* _What to do_
Quote each of the items below word for word, leaving out the pictures.
── Record list
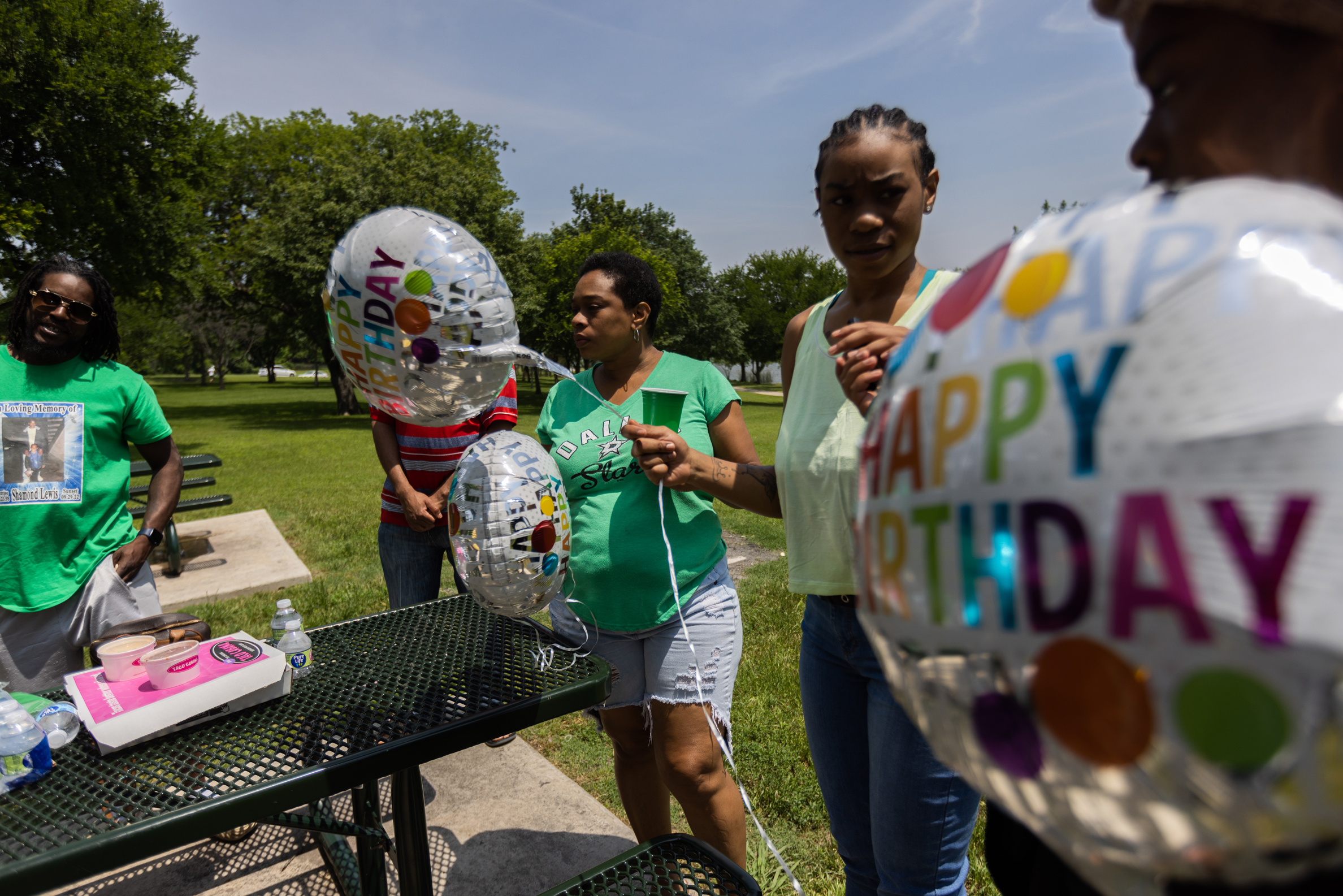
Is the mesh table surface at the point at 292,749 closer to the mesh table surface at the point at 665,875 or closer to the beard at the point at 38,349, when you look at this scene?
the mesh table surface at the point at 665,875

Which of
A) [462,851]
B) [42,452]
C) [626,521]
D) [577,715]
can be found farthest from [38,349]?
[577,715]

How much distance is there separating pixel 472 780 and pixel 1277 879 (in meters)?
3.02

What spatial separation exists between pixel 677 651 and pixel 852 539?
0.91 meters

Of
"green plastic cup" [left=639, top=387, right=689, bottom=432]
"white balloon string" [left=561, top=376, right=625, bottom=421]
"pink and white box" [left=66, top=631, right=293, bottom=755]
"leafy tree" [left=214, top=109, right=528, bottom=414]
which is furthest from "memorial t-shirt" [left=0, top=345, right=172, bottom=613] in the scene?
"leafy tree" [left=214, top=109, right=528, bottom=414]

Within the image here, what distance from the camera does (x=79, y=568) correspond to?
245 cm

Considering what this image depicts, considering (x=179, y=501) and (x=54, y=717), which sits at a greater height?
(x=54, y=717)

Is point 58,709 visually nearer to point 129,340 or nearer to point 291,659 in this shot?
point 291,659

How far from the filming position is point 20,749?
1.38 m

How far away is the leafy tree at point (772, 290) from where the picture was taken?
39562 mm

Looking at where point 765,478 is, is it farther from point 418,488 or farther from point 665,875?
point 418,488

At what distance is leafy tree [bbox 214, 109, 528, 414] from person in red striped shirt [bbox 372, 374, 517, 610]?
34.1 feet

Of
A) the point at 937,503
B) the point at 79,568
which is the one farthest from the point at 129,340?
the point at 937,503

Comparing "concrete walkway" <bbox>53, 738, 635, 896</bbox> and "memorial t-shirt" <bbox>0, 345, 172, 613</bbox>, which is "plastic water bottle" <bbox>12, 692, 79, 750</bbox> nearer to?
"memorial t-shirt" <bbox>0, 345, 172, 613</bbox>

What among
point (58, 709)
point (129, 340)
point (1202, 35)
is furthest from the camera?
point (129, 340)
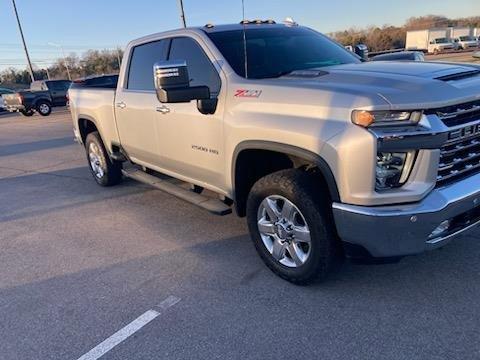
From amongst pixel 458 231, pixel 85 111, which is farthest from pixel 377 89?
pixel 85 111

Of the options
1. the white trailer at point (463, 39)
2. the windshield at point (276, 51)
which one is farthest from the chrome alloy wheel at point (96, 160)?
the white trailer at point (463, 39)

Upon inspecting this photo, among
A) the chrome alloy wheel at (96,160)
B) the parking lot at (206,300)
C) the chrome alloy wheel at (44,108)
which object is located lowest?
the chrome alloy wheel at (44,108)

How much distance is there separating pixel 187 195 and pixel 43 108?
70.9 feet

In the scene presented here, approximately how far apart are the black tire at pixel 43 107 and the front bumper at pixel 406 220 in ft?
76.7

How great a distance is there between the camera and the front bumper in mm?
2619

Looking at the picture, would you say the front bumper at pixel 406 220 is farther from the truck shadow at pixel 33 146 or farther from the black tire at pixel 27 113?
the black tire at pixel 27 113

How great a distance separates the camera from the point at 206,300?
10.7ft

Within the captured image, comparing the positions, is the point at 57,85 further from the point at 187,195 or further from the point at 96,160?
the point at 187,195

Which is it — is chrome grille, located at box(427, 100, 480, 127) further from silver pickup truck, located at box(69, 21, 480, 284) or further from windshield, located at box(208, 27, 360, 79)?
windshield, located at box(208, 27, 360, 79)

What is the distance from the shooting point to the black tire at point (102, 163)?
20.5ft

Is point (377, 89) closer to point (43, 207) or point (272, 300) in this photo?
point (272, 300)

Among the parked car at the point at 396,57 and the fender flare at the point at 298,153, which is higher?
the parked car at the point at 396,57

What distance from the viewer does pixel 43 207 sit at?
5.95 meters

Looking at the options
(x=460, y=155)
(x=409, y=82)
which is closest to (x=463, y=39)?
(x=460, y=155)
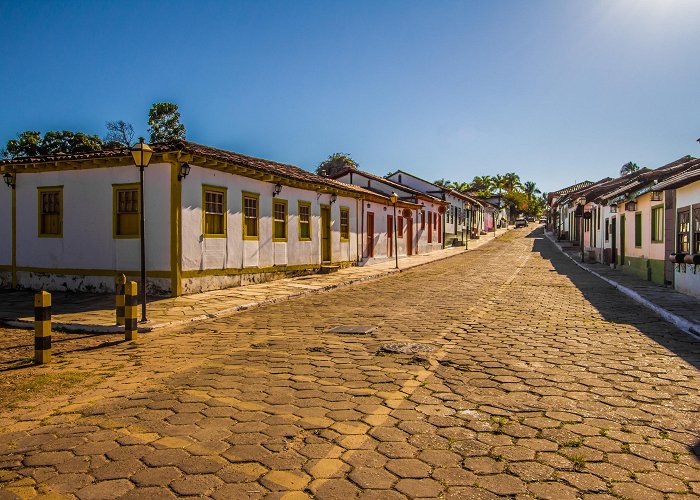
────
* _Solution_
Is the mesh table surface at the point at 292,749 closer to the mesh table surface at the point at 665,875 or closer to the beard at the point at 38,349, when you look at this scene?
the mesh table surface at the point at 665,875

Which of
A) [462,851]
B) [42,452]
C) [626,521]
D) [577,715]
can be found farthest from [38,349]?
[577,715]

How much distance is there separating pixel 472 780 and pixel 1277 879 (in meters)?
3.02

What spatial separation exists between pixel 677 651 and pixel 852 539?
0.91 meters

Of
"green plastic cup" [left=639, top=387, right=689, bottom=432]
"white balloon string" [left=561, top=376, right=625, bottom=421]
"pink and white box" [left=66, top=631, right=293, bottom=755]
"leafy tree" [left=214, top=109, right=528, bottom=414]
which is furthest from "memorial t-shirt" [left=0, top=345, right=172, bottom=613] in the scene?
"leafy tree" [left=214, top=109, right=528, bottom=414]

Within the image here, what distance from the camera does (x=79, y=568) correspond to?
245 cm

Considering what this image depicts, considering (x=179, y=501) and (x=54, y=717), which sits at a greater height?
(x=54, y=717)

Is point 58,709 visually nearer to point 129,340 or nearer to point 291,659 in this shot?
point 291,659

How far from the filming position is point 20,749?
1.38 m

How far away is the leafy tree at point (772, 290) from where the picture was taken?
39562 mm

Looking at where point 765,478 is, is it farther from point 418,488 or farther from point 665,875?
point 418,488

At what distance is leafy tree [bbox 214, 109, 528, 414] from person in red striped shirt [bbox 372, 374, 517, 610]?
34.1 feet

Of
A) the point at 937,503
B) the point at 79,568
which is the one farthest from the point at 129,340?
the point at 937,503

Comparing "concrete walkway" <bbox>53, 738, 635, 896</bbox> and "memorial t-shirt" <bbox>0, 345, 172, 613</bbox>, which is "plastic water bottle" <bbox>12, 692, 79, 750</bbox> nearer to?
"memorial t-shirt" <bbox>0, 345, 172, 613</bbox>

What among
point (58, 709)
point (129, 340)
point (1202, 35)
is furthest from the camera?
point (129, 340)
From amongst pixel 458 231, pixel 85 111, which is farthest from pixel 377 89?
pixel 85 111

Of the options
1. the white trailer at point (463, 39)
2. the windshield at point (276, 51)
which one is farthest from the chrome alloy wheel at point (96, 160)?
the white trailer at point (463, 39)

Upon inspecting this photo, among
A) the chrome alloy wheel at (96,160)
B) the parking lot at (206,300)
C) the chrome alloy wheel at (44,108)
which object is located lowest?
the chrome alloy wheel at (44,108)

How much distance is there separating pixel 187 195 and pixel 43 108?
70.9 feet

In the scene presented here, approximately how far apart are the black tire at pixel 43 107 and the front bumper at pixel 406 220 in ft?
76.7

How great a distance is there between the camera and the front bumper in mm?
2619

Looking at the picture, would you say the front bumper at pixel 406 220 is farther from the truck shadow at pixel 33 146 or farther from the black tire at pixel 27 113?
the black tire at pixel 27 113

How great a distance separates the camera from the point at 206,300?
10.7ft

Within the captured image, comparing the positions, is the point at 57,85 further from the point at 187,195 or further from the point at 96,160?
the point at 187,195

Which is it — is chrome grille, located at box(427, 100, 480, 127) further from silver pickup truck, located at box(69, 21, 480, 284) or further from windshield, located at box(208, 27, 360, 79)?
windshield, located at box(208, 27, 360, 79)

What is the distance from the shooting point to the black tire at point (102, 163)?
20.5ft

Is point (377, 89) closer to point (43, 207) or point (272, 300) in this photo?
point (272, 300)

Among the parked car at the point at 396,57 and the fender flare at the point at 298,153, which is higher?
the parked car at the point at 396,57

What distance from the viewer does pixel 43 207 sit at?
5.95 meters

Looking at the options
(x=460, y=155)
(x=409, y=82)
which is closest to (x=463, y=39)?
(x=460, y=155)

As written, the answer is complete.